_TASK TO COMPLETE_
Please put the material below into a Markdown table with the columns Row and Text, starting at the line that contains "At what distance from the lens is the" and stopping after the line that contains "2.04 meters". Number each line, skip blank lines, and leave the pictures out of the answer.

-- start DATA SECTION --

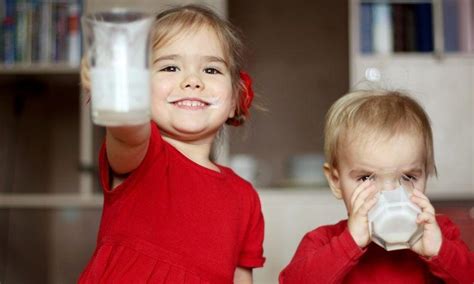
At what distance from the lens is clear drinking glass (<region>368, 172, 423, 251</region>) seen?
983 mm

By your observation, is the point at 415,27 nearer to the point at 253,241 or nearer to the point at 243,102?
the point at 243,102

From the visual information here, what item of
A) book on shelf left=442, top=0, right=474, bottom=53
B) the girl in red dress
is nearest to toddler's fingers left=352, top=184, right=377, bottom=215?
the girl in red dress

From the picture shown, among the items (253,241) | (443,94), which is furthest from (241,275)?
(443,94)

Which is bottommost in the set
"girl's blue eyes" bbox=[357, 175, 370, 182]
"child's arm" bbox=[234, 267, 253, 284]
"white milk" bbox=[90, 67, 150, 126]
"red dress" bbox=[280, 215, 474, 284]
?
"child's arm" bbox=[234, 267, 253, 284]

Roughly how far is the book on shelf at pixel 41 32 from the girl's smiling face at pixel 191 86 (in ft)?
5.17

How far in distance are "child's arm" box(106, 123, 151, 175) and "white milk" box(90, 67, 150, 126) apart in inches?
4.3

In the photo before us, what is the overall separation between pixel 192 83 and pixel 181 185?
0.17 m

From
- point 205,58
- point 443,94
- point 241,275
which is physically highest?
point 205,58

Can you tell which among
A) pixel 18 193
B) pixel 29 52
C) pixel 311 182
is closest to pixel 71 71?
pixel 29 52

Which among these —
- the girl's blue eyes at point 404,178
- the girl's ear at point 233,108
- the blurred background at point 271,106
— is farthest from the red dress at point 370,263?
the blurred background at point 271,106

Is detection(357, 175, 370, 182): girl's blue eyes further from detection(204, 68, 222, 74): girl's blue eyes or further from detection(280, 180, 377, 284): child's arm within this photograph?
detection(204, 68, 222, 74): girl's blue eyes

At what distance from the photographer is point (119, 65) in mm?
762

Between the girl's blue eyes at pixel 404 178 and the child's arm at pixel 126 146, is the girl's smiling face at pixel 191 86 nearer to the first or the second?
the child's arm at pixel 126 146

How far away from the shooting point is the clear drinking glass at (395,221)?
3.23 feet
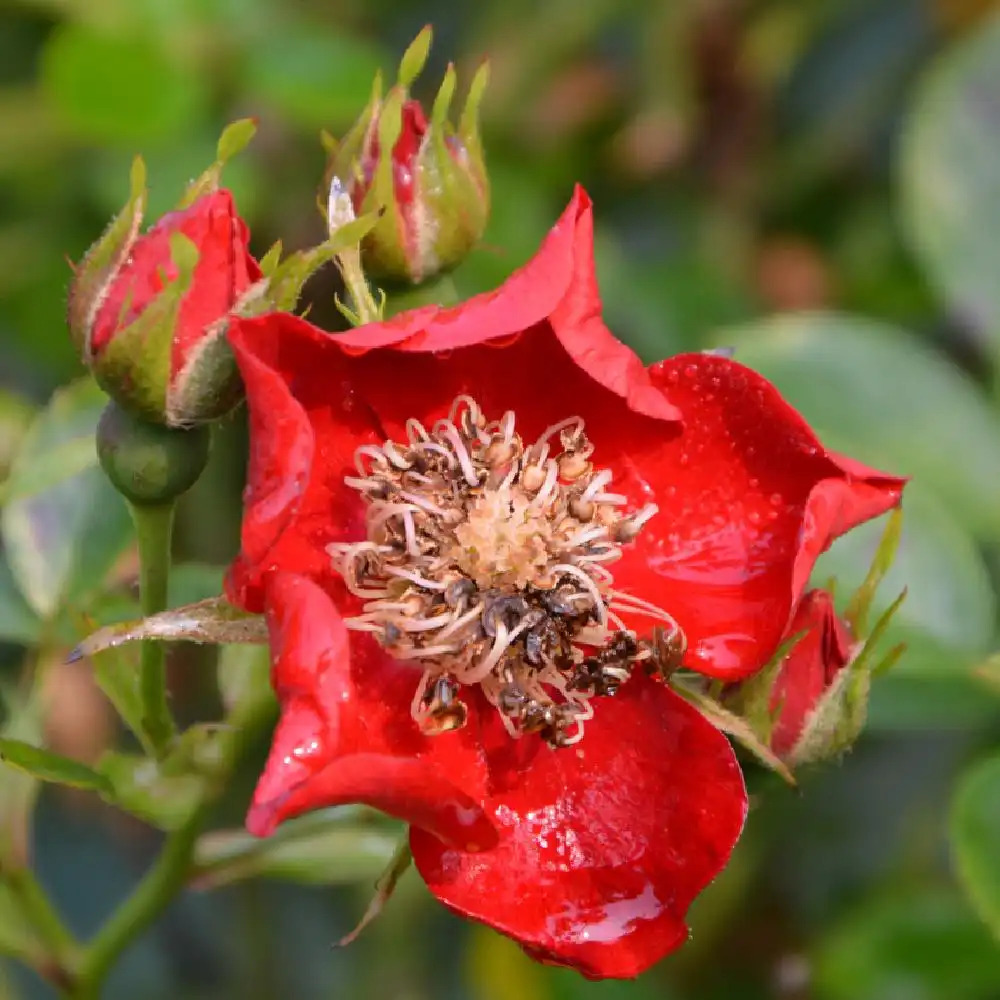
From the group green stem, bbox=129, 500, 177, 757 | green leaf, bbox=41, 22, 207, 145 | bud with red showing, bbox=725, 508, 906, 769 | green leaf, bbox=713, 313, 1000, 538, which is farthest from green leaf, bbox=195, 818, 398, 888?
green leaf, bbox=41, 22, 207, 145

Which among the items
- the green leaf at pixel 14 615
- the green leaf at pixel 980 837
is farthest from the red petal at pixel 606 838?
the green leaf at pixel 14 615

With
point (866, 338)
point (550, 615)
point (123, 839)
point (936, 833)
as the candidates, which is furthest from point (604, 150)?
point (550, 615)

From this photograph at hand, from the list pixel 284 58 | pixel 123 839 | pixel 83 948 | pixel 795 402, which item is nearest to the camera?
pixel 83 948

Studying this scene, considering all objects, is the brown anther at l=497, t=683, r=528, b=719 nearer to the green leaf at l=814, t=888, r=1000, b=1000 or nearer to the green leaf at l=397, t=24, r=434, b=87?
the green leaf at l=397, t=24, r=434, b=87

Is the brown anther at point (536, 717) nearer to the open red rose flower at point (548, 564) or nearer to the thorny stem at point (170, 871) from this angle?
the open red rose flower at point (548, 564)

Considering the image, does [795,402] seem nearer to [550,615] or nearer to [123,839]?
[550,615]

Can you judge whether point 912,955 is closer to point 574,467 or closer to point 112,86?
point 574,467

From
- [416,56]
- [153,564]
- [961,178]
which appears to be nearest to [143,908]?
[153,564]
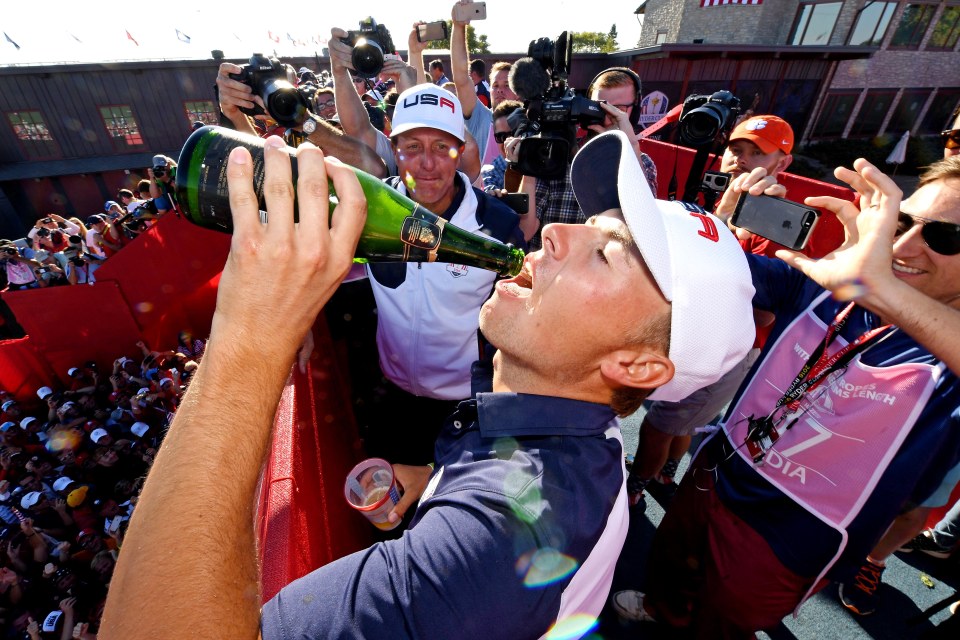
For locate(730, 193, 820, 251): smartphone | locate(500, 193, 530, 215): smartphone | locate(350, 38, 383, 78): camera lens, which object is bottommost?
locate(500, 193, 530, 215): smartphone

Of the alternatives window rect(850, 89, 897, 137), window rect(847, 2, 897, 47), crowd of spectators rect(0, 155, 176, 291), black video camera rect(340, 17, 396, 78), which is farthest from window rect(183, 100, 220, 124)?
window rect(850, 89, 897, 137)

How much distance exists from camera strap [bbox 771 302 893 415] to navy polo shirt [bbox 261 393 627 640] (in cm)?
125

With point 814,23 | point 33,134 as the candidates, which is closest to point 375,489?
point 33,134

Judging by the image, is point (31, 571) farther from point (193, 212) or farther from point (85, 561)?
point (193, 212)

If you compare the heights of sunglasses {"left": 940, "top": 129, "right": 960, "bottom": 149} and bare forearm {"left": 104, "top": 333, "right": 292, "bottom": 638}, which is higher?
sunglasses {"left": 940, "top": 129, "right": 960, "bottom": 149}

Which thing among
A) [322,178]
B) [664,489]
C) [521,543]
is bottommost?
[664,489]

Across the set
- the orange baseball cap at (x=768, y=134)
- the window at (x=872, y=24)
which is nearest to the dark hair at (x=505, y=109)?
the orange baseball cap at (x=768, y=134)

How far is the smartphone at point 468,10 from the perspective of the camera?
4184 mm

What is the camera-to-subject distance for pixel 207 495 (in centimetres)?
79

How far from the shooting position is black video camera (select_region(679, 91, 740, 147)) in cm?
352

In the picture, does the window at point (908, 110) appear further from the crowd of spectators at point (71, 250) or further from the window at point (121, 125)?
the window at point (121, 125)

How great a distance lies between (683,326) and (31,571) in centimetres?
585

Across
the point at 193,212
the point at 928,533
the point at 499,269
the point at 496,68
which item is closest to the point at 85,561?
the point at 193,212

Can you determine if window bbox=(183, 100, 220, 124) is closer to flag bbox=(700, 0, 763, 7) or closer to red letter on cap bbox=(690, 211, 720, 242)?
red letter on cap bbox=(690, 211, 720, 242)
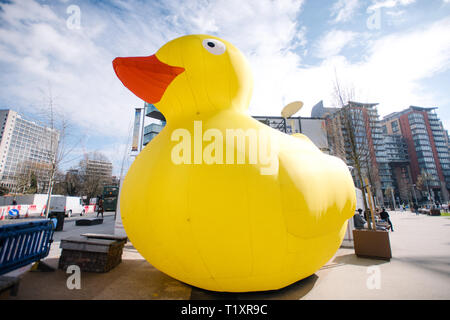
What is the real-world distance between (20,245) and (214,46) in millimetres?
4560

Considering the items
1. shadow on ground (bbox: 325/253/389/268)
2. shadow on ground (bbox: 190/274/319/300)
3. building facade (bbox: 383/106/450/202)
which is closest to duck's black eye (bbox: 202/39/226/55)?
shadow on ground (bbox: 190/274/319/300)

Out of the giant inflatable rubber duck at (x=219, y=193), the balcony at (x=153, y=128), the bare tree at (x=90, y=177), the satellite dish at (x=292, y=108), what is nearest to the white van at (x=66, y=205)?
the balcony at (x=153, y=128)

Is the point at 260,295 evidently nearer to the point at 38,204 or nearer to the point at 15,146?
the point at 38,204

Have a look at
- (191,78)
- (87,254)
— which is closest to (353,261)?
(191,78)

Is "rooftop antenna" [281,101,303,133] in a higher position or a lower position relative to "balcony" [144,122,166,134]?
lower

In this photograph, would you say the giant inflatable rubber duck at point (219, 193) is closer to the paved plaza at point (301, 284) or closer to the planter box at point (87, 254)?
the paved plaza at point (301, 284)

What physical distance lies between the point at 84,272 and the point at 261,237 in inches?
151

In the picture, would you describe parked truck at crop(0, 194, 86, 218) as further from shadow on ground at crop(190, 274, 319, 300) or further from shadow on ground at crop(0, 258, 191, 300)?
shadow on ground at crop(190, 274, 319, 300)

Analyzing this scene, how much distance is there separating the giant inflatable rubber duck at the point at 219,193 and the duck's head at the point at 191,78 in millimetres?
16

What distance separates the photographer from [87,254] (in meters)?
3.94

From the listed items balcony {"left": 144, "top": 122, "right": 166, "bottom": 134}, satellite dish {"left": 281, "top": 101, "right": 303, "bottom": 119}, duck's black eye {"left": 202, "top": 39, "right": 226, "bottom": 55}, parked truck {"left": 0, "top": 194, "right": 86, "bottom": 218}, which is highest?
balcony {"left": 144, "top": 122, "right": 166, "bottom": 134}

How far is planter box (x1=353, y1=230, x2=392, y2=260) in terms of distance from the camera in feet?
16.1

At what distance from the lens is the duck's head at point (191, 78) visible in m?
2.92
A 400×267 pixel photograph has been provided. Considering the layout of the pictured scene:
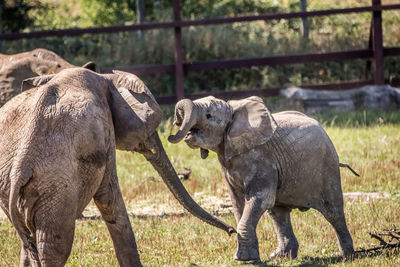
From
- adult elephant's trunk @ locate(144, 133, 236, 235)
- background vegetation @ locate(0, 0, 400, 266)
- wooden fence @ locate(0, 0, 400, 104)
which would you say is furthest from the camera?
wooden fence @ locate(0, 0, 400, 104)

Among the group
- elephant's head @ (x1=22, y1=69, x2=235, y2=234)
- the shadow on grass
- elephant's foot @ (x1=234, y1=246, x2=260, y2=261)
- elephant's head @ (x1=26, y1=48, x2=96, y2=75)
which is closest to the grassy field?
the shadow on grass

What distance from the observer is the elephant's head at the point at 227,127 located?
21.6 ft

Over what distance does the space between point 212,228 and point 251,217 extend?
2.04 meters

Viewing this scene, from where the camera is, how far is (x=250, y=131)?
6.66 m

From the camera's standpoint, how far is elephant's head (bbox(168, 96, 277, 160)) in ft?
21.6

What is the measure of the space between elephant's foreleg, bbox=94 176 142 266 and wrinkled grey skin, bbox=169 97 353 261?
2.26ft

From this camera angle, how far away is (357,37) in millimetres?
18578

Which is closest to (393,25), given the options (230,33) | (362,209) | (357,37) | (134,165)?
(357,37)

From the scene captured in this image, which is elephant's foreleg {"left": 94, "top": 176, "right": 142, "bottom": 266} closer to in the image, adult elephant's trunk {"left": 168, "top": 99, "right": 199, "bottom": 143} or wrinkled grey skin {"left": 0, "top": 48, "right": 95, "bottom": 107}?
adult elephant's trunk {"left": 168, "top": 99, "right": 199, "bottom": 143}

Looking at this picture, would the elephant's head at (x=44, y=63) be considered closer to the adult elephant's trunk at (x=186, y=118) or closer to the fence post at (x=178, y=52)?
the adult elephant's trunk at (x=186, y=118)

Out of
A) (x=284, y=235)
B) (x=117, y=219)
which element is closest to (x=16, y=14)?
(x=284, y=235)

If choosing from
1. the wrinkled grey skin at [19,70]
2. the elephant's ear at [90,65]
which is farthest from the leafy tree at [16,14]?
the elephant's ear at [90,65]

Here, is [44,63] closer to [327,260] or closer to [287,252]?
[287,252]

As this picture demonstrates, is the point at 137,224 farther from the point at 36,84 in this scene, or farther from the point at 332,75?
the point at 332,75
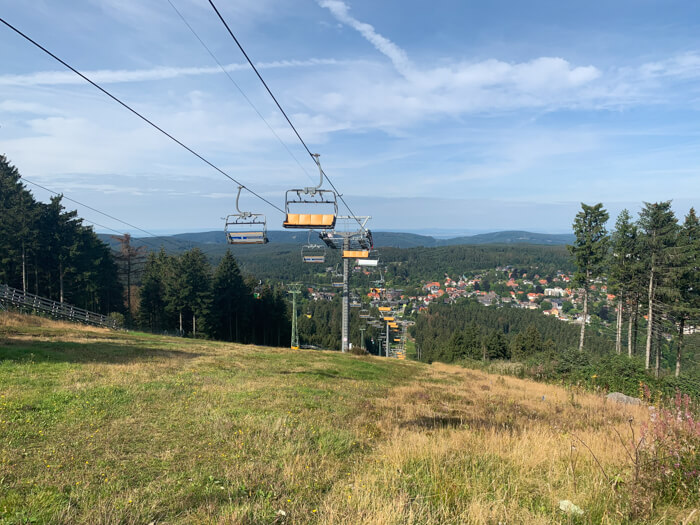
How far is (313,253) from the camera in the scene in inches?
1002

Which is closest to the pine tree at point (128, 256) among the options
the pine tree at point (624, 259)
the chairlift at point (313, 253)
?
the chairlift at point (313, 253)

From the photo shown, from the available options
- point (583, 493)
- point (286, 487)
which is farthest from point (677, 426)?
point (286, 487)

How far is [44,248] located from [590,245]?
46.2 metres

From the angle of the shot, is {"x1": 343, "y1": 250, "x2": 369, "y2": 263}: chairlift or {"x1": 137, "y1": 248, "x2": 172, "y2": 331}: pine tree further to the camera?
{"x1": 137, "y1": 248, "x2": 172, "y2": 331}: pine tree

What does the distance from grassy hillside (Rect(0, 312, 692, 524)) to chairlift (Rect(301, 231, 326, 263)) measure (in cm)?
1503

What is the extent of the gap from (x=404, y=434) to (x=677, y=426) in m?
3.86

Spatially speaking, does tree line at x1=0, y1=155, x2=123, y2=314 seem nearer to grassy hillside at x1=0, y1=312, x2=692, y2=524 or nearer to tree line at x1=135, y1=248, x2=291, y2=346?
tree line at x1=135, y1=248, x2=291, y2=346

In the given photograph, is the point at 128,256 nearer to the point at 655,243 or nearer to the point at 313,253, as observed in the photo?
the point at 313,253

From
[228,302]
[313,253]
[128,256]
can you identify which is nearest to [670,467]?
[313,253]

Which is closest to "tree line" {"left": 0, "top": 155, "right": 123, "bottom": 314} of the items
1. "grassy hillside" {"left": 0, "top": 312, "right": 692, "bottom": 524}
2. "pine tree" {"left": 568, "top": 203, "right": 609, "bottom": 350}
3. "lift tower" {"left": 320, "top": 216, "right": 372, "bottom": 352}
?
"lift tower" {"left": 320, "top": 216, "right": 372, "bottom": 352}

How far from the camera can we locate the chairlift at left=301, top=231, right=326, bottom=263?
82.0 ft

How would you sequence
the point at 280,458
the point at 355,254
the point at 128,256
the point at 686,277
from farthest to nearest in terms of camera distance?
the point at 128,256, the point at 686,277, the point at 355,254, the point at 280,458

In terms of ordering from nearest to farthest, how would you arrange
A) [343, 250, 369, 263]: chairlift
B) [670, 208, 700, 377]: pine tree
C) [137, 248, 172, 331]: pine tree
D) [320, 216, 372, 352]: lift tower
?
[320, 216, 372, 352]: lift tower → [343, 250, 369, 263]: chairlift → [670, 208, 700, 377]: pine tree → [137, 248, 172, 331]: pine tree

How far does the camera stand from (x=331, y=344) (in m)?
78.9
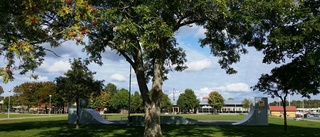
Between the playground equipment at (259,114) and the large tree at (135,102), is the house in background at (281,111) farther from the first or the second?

-- end DATA SECTION --

_OUTPUT FOR THIS EXERCISE_
| Row | Text |
|---|---|
| 1 | At what distance from the lens is the duck's head at point (191, 78) visible in m? |
| 2 | 2.92 |
| 3 | A 400×267 pixel photograph has been provided. Considering the layout of the pictured scene: |
| 4 | From |
| 5 | - adult elephant's trunk @ locate(144, 133, 236, 235) |
| 6 | - background vegetation @ locate(0, 0, 400, 266) |
| 7 | - wooden fence @ locate(0, 0, 400, 104) |
| 8 | which would you say is furthest from the camera? |
| 9 | wooden fence @ locate(0, 0, 400, 104) |
| 10 | Among the group |
| 11 | - elephant's head @ (x1=22, y1=69, x2=235, y2=234) |
| 12 | - the shadow on grass |
| 13 | - elephant's foot @ (x1=234, y1=246, x2=260, y2=261) |
| 14 | - elephant's head @ (x1=26, y1=48, x2=96, y2=75) |
| 15 | which is closest to the grassy field? |
| 16 | the shadow on grass |
| 17 | What distance from the observer is the elephant's head at the point at 227,127 located? |
| 18 | 21.6 ft |
| 19 | Over what distance does the space between point 212,228 and point 251,217 extend? |
| 20 | 2.04 meters |